▶ **Exercise objective**
Your task is to reproduce the listing exactly, without its images.

▶ **Records provided**
Content starts
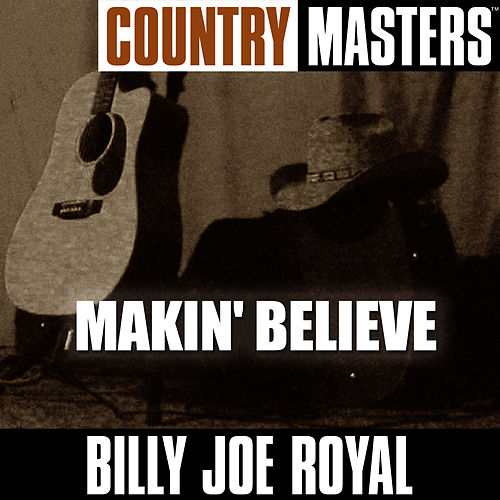 Country Masters: Makin' Believe by Billy Joe Royal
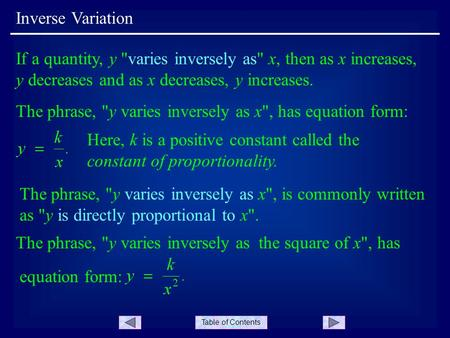 Table of Contents Inverse Variation If a quantity, y varies inversely as x, then as x increases, y decreases and as x decreases, y increases. The phrase,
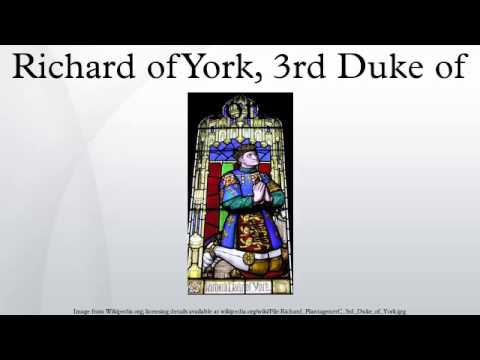 Richard of York, 3rd Duke of York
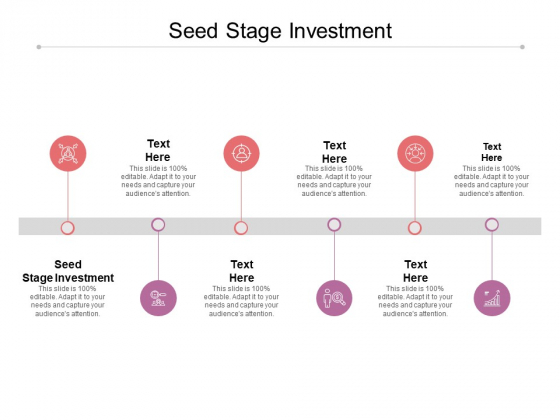 Seed Stage Investment Ppt PowerPoint Presentation Layouts Example Cpb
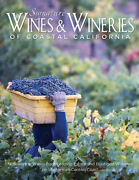 Signature Wines And Wineries Of Coastal California Noteworthy Wines From Lae...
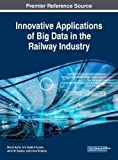 img - for Innovative Applications of Big Data in the Railway Industry (Advances in Civil and Industrial Engineering) book / textbook / text book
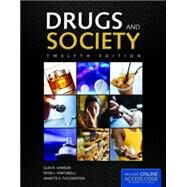 Drugs and Society by Hanson, Glen R., Ph.D.; Venturelli, Peter J.; Fleckenstein, Annette E., Ph.D., 9781284036374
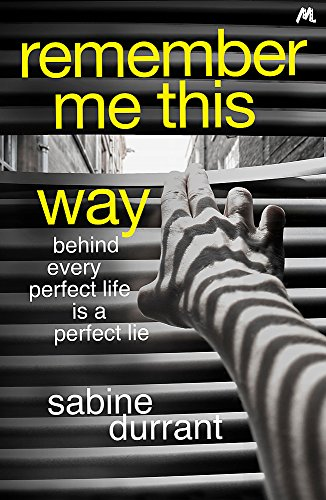 9781444762457: Remember Me This Way: A dark, twisty and suspenseful thriller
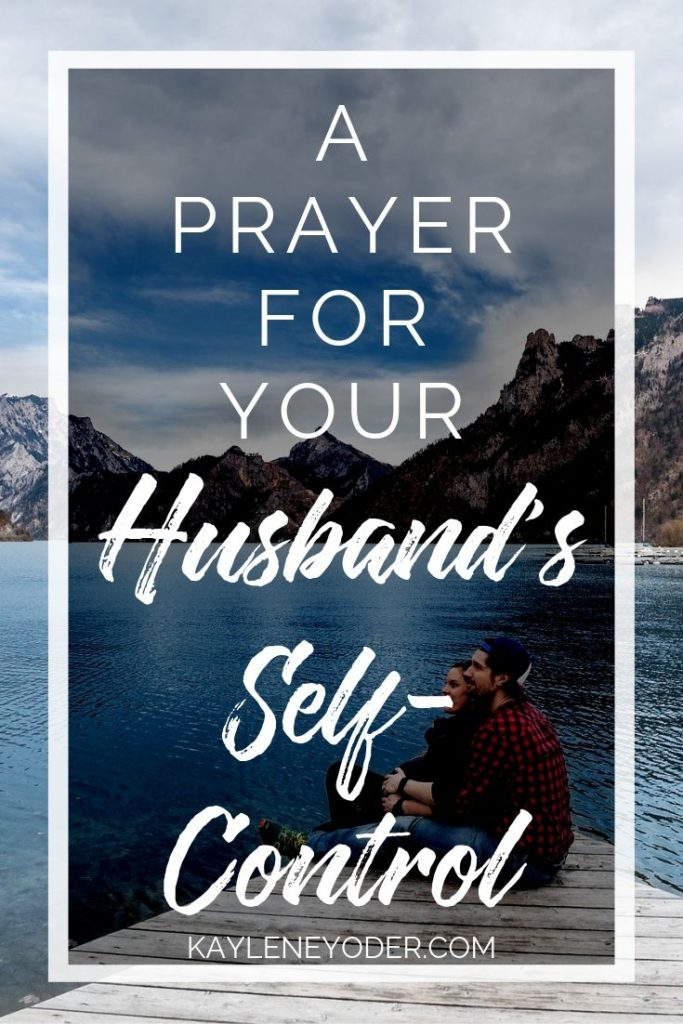 A Prayer for Your Husband's Self-control - Kaylene Yoder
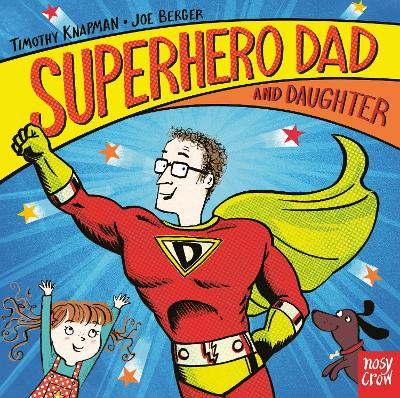 Superhero Dad and Daughter by Timothy Knapman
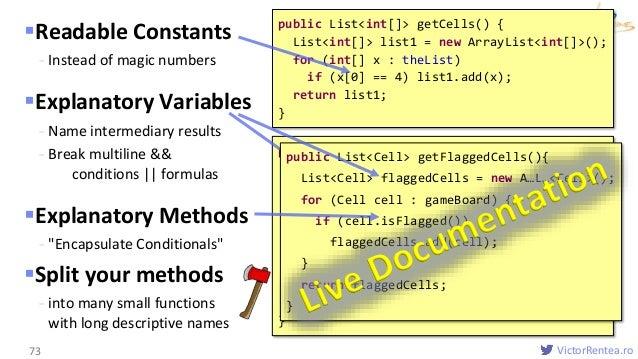 VictorRentea.ro Readable Constants - Instead of magic numbers Explanatory Variables - Name intermediary results - Break ...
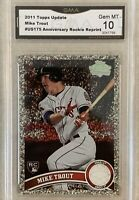 2011 Topps Diamond Anniversary Mike Trout RC Reprint, #US175 Graded GMA 10!!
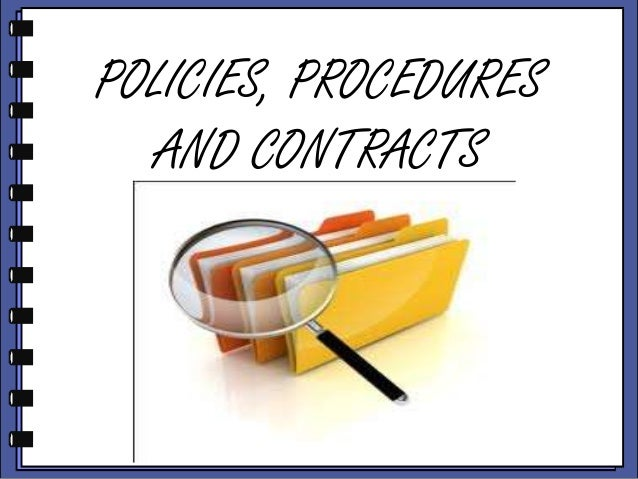 POLICIES, PROCEDURES AND CONTRACTS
Content ends
▶ **Answer below**
 Country Masters: Makin' Believe by Billy Joe Royal
 Table of Contents Inverse Variation If a quantity, y varies inversely as x, then as x increases, y decreases and as x decreases, y increases. The phrase,
 Richard of York, 3rd Duke of York
 Seed Stage Investment Ppt PowerPoint Presentation Layouts Example Cpb
 Signature Wines And Wineries Of Coastal California Noteworthy Wines From Lae...
 img - for Innovative Applications of Big Data in the Railway Industry (Advances in Civil and Industrial Engineering) book / textbook / text book
 Drugs and Society by Hanson, Glen R., Ph.D.; Venturelli, Peter J.; Fleckenstein, Annette E., Ph.D., 9781284036374
 9781444762457: Remember Me This Way: A dark, twisty and suspenseful thriller
 A Prayer for Your Husband's Self-control - Kaylene Yoder
 Superhero Dad and Daughter by Timothy Knapman
 VictorRentea.ro Readable Constants - Instead of magic numbers Explanatory Variables - Name intermediary results - Break ...
 2011 Topps Diamond Anniversary Mike Trout RC Reprint, #US175 Graded GMA 10!!
 POLICIES, PROCEDURES AND CONTRACTS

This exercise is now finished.